The force of Saturday’s blast was so powerful parts of the roof were raised before crumbling into a pile.
The home, 6355 SW 151st Pl., has been condemned by the county and is expected to be demolished Monday.
Hernandez’s attorney says her client owned the home as a landlord but had nothing to do with what was going on inside.
“She’s not concerned for her own safety but hopes these two kids are alive,” said Hernandez’s attorney, Daniel Espinosa, who is representing her against her insurance carrier, Citizens, to be compensated for the loss of her home.
Miami-Dade police say the home was being used to grow marijuana with hydroponics. Detectives found marijuana plants inside along with chemicals. Hernandez has not lived in the house since 2006.
The residents, identified Tuesday by the Miami-Dade Police Department’s Narcotics Bureau as Erisbel V. Herrera and Maylen Del Castillo, along with two young children, were inside the house at the time of the blast and fled in two vehicles before authorities arrived witnesses said. A neighbor reported spotting one of the suspects escaping while carrying a 6-month-old who seemed to be foaming at the mouth, Espinosa said.
Police spokesman Roy Rutland said Tuesday that the children are OK and that the state Department of Children & Families have been notified.
On Monday, tape to hold back the spread of fumes was attached to the room in which the baby slept and detectives were pulling marijuana plants from that room, Espinosa said.
Herrera and Del Castillo have not been apprehended and investigators are seeking the public’s assistance in locating them. The pair have arrest warrants for trafficking marijuana and child neglect.
Police spokesman Alvaro Zabaleta said that the tenants had been illegally siphoning electricity. Stealing electricity is common among growers who seek to avoid detection by utilities who would become suspicious of unusually high usage from air-conditions and 1,000-watt light bulbs. The rigged wiring along with hot lights can spark fires or explosions.
“My client is not part of that criminal investigation and is assisting authorities,” Espinosa said. Herrera signed the rental lease on the property.
But Hernandez, who moved to another house in Miami-Dade six years ago, has been getting numerous calls after the blown-up home was seen on television.

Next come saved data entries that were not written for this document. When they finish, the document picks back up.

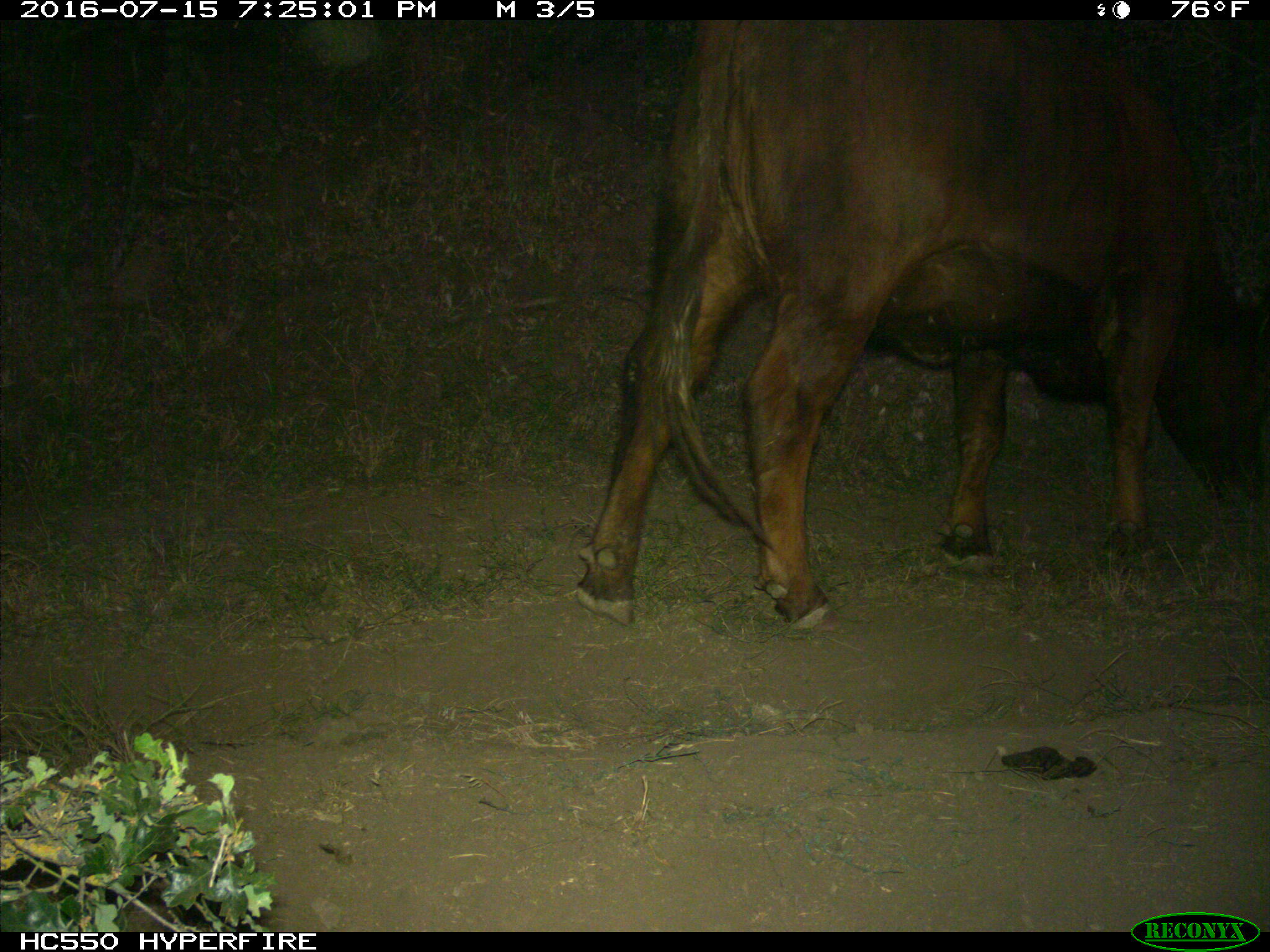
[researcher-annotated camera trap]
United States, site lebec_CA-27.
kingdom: Animalia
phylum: Chordata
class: Mammalia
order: Artiodactyla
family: Bovidae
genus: Bos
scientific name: Bos taurus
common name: domestic cow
Bos taurus (domestic cow).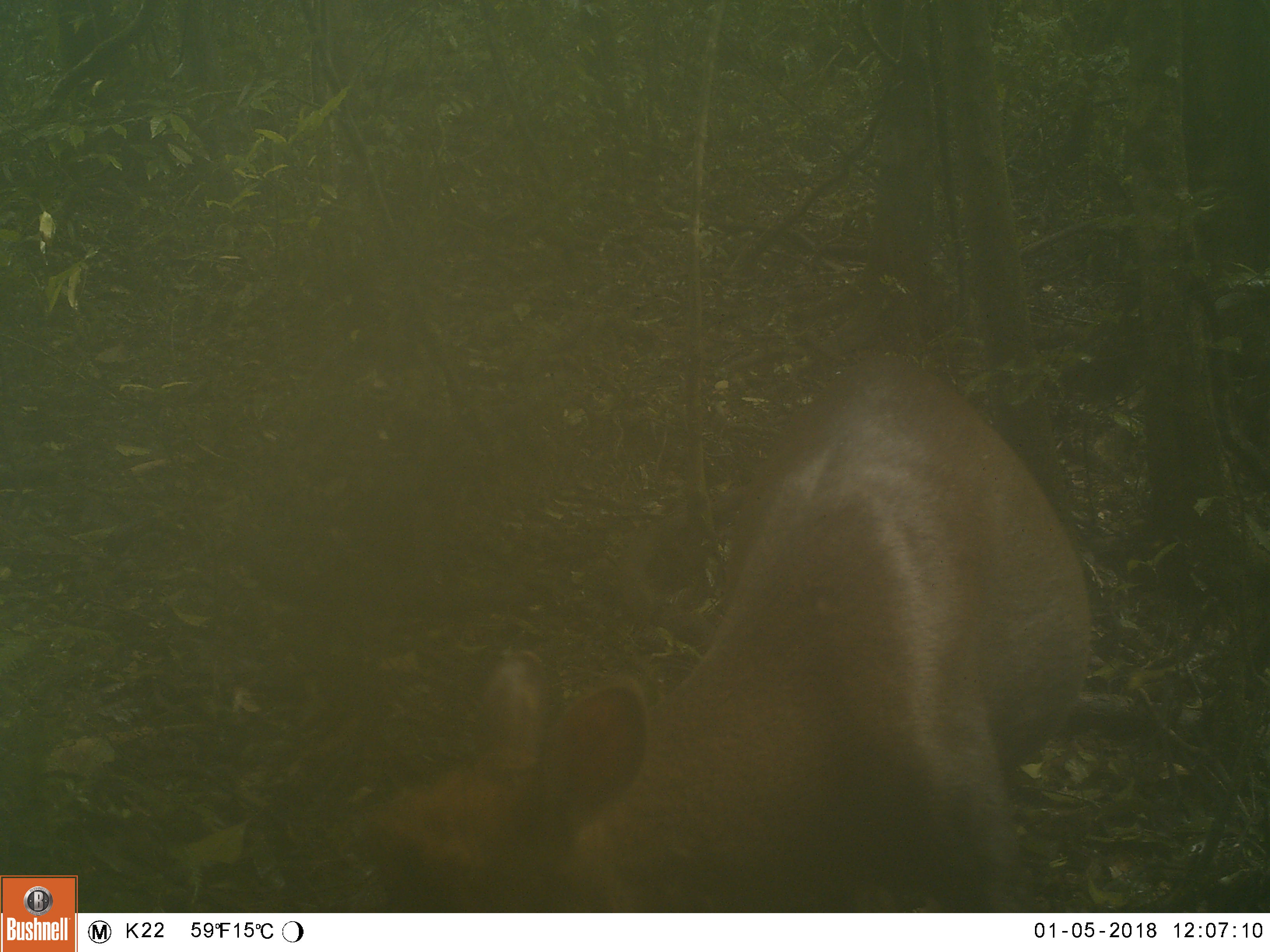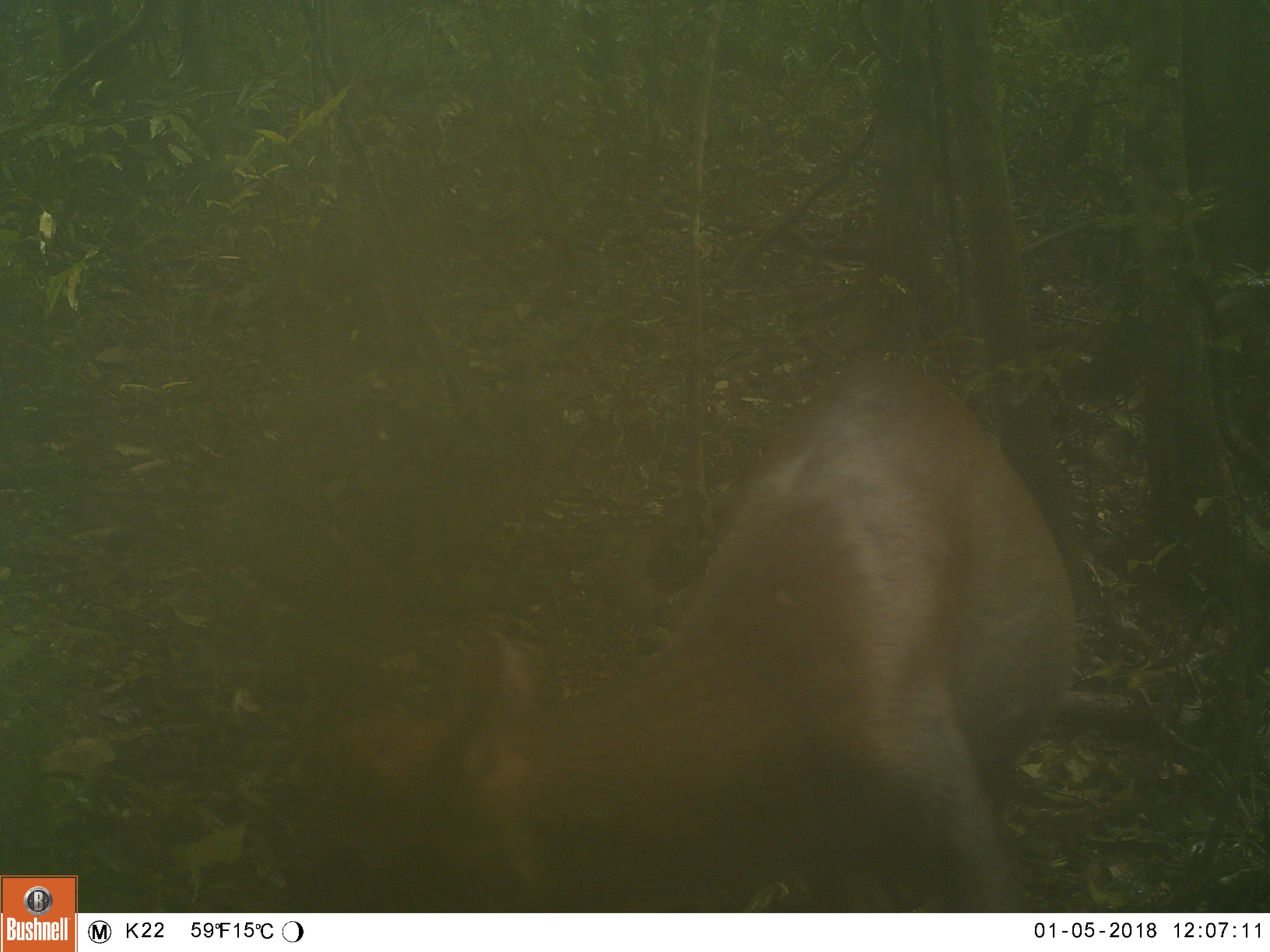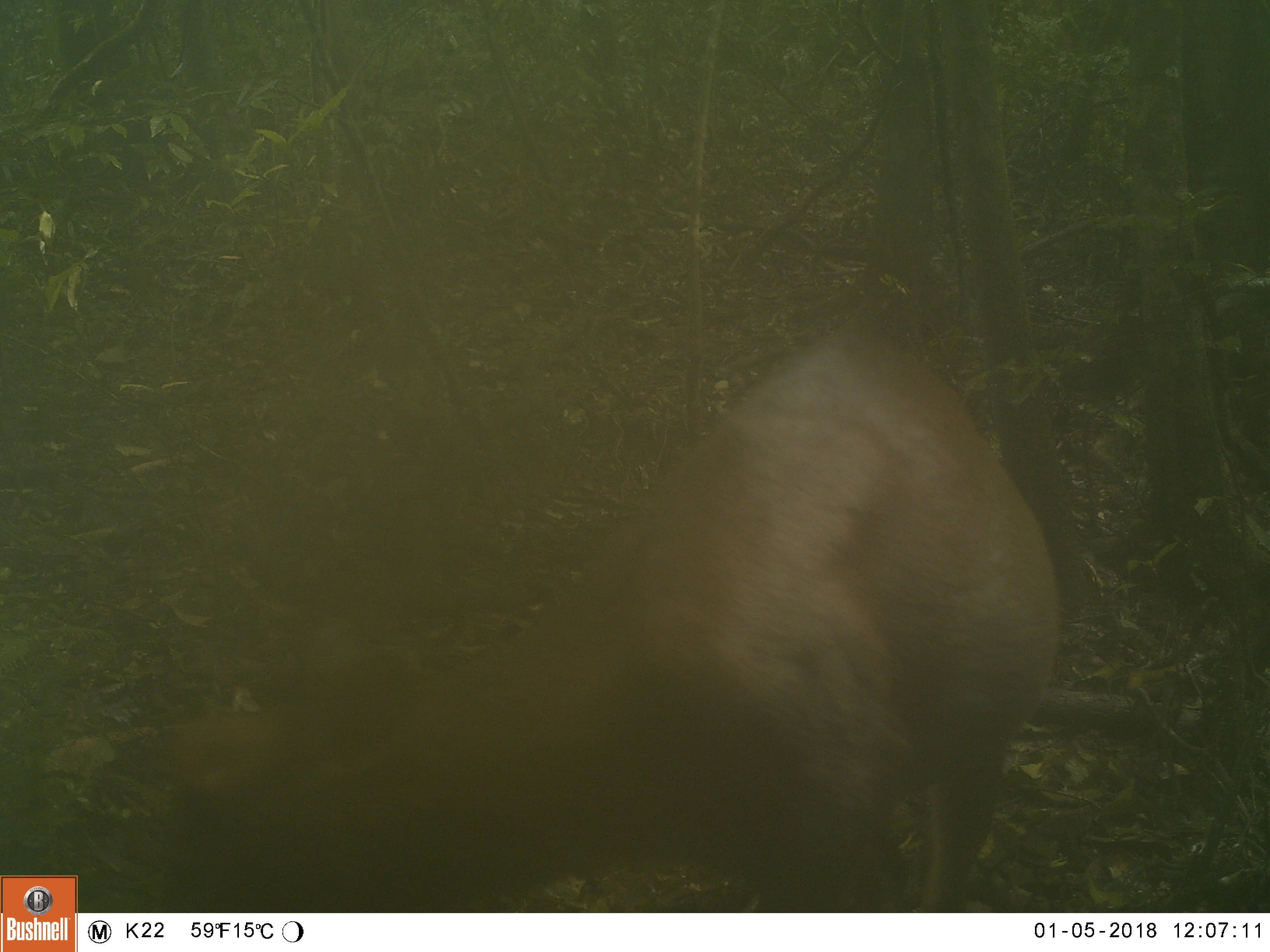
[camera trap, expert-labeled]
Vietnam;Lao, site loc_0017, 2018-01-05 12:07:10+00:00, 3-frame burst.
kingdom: Animalia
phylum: Chordata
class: Mammalia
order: Artiodactyla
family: Cervidae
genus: Muntiacus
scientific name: Muntiacus rooseveltorum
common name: roosevelt's muntjac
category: roosevelts muntjac group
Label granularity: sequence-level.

“This was a strict landlord-tenant relationship and she has been renting to these same tenants for over a year,” the attorney said. “It’s very important that the public understand that Ms. Hernandez is in shock. This ‘grow house’ was owned by Marcia Hernandez and that’s a terrible association. She has a series of emotions — from anger to sadness. Sad that her childhood home has been reduced to rubble because of illegal acts and distraught her children can no longer live there.”
According to Espinosa, Hernandez’s son Rey Hernandez, now 22, had hoped to move back to the home.

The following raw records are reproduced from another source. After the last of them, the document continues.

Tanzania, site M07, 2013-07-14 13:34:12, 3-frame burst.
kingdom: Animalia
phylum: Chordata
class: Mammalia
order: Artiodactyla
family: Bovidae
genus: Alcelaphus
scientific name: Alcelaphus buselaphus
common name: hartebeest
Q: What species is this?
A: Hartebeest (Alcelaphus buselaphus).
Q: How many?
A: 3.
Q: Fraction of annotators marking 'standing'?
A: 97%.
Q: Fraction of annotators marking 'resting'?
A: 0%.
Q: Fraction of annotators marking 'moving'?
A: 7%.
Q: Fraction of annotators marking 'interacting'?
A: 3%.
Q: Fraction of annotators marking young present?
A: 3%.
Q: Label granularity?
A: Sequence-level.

Hernandez bought the house with her late ex-husband Reinaldo Hernandez in 1989, just before the birth of their son and daughter Tricia, now 19. After her former husband died and she remarried, the family moved to another home in Miami-Dade but kept the West Kendall house for “sentimental value.” She began renting it to a series of tenants in 2006.
Hernandez had no reason to suspect anything amiss with the tenants, who were meticulous about not raising suspicion, said Espinosa, an attorney with the Midtown-based firm Espinosa/Jomarron. “She never went to the house. The tenants would pay the rent on time, they were very proactive in dropping off those checks. The last thing they would have wanted was anyone visiting the home,” he said.
In 2011, Florida led the nation in the number of seized marijuana grow houses, with more than 800 homes, according to the federal Drug Enforcement Administration. South Florida was the hotbed of activity.